Are bad sales habits hindering your team’s success? CMO Council reports that every year $1 trillion dollars are lost due to lost productivity and poorly managed leads. That’s a lot of money down the drain. Though your team may need some more advanced training, these 7 mistakes can help your team take a step in the right direction to improvement. Make sure your SDRs stay away from these seven deadly sales habits.

1. Forgetting to follow up with prospects

Whether a prospect tells you to follow up next week, next month, or 6 months from now, it is important that you do not let them slip through the cracks of your pipeline. Set yourself a reminder in your calendar, as well as a task both a week before the scheduled follow up AND the day of, so you don’t forget. If you don’t follow up at the appropriate time, you may have missed out on a potential opportunity with a customer.

2. Being lazy when logging notes and activity

Make sure you write down everything and anything after a conversation with a prospect. This includes referrals, qualifying information, a day and time to follow up, etc. If you do not log your call notes, the next time you go to speak with that person, you will have no clue where the conversation left off. A best practice to counter this is to actively take notes while on a call. Even if they are fragments or chicken scratch, you can formulate a more formal summary of your notes after the call.

3. Spelling and grammar errors

This may seem silly, but spell check exists for a reason! Read an email out loud to yourself before sending it, especially if it is going to someone in the C-level suite. Don’t blow an opportunity to get a meeting by calling them the wrong name, spelling the company name wrong, or writing an email entirely in run-on sentences.

Download The Sales Development Messaging Toolkit for a messaging refresher.

4. Failure to acknowledge time zones

You may be on your second cup of coffee for the morning, however a prospect on the west coast may still be sleeping! Pay attention to where you are calling, and make sure you do not wake anyone up. In addition to being mindful of time zones, make sure that when you schedule appointments with prospects that you coordinate time zones between your sales rep, the prospect, and yourself. It would suck if the prospect hops on the call and no one is there or vice versa.

5. Forgetting to reschedule meetings

If your prospect does not show up for the meeting you booked with your closing rep, be sure to reschedule as soon as possible! Forgetting to reschedule a meeting is like throwing the opportunity down the drain. Sometimes things do come up (family emergencies, company meetings, etc.) But it is YOUR responsibility to get back in touch with the prospect to reschedule for your team.

6. Reading off of a script (or sounding generally monotonous)

If you use a sales script, don’t get in the habit of reading off of it word for word.
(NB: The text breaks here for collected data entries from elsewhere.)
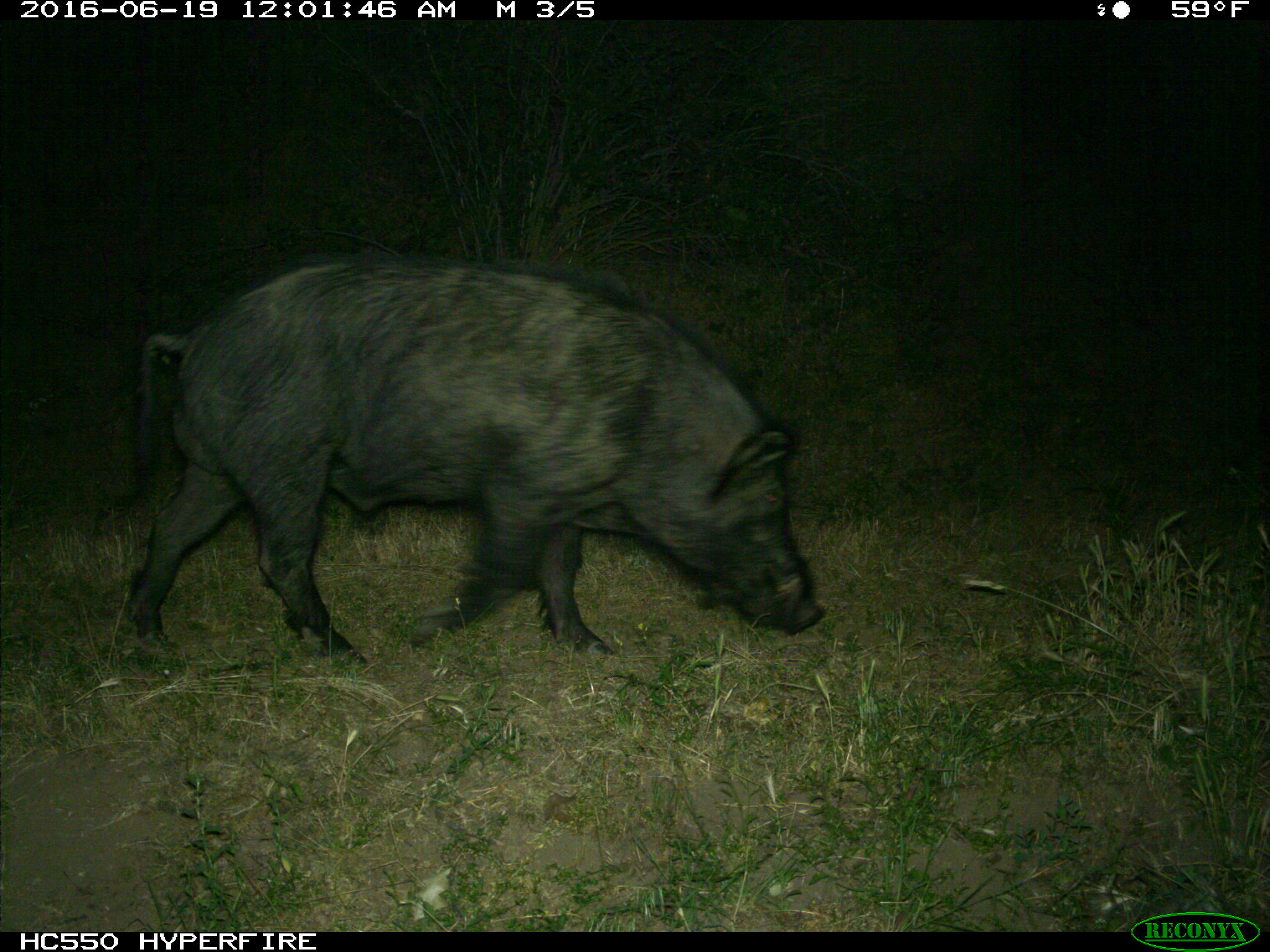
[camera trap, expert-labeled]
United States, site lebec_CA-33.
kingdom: Animalia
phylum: Chordata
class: Mammalia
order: Artiodactyla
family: Suidae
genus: Sus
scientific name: Sus scrofa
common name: wild boar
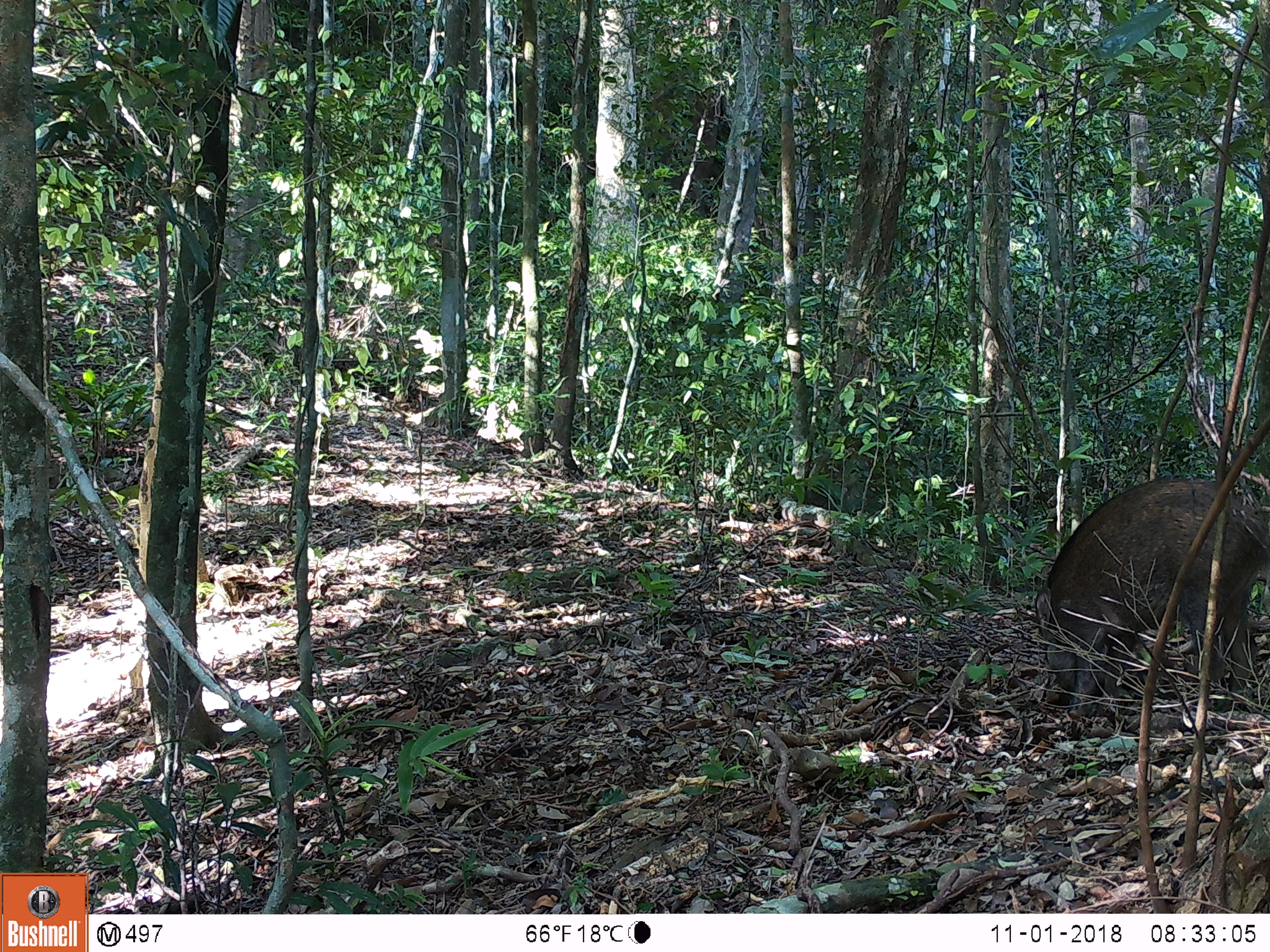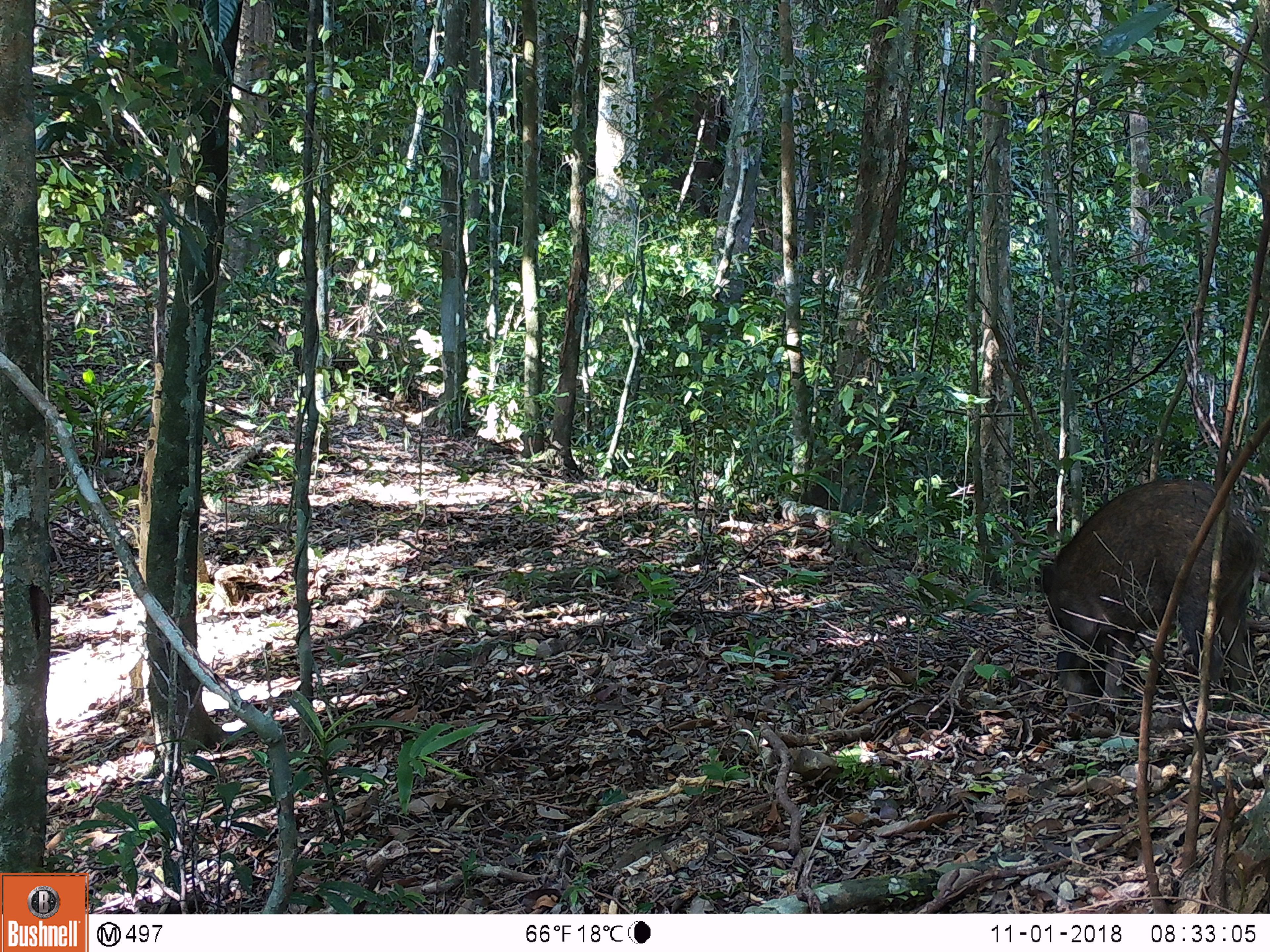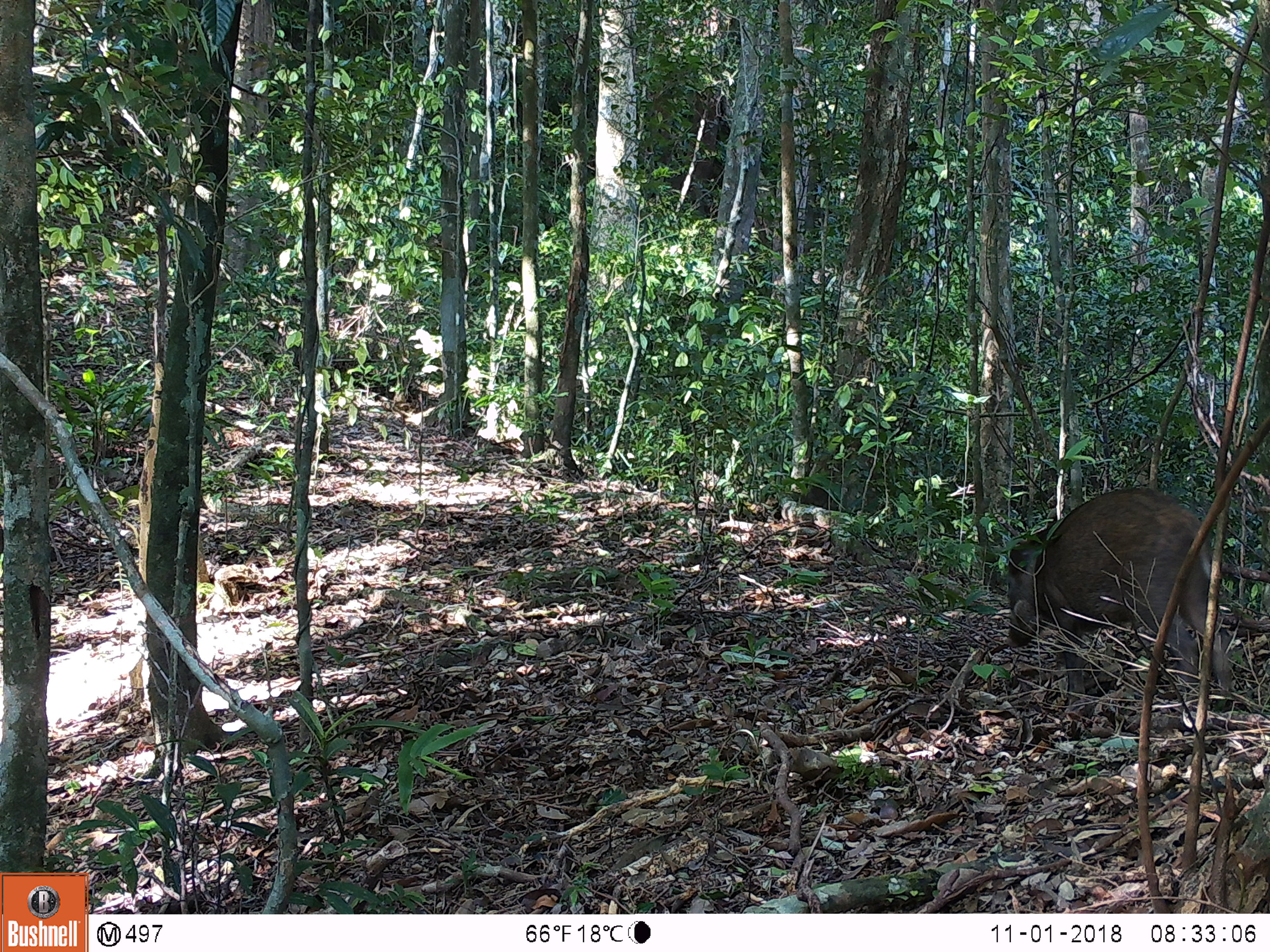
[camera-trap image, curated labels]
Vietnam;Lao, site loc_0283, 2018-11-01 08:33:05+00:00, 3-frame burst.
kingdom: Animalia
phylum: Chordata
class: Mammalia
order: Artiodactyla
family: Suidae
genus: Sus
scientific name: Sus scrofa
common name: eurasian wild pig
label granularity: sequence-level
Scripts are great when getting acclimated with new campaigns, however they are meant to guide the conversation, not dictate it. If you are provided with a script, make it your own so that you don’t sound monotonous.

7. Messy sales development process and technology

Make sure you are keeping your prospect relationship management platform organized. If a contact is no longer with the target account you are working to break into, make sure this is noted so you don’t waste time calling or emailing them again. Updating lead statuses are essential to maximizing your time as an SDR. If you’re working out of a messy, outdated database you are only making your job harder for yourself.

If you realize you fall into any of the categories above, don’t worry – it’s not too late! Shake off these seven deadly sales habits so you can not only improve your sales efforts, but also ensure you are not putting your team or campaign in jeopardy.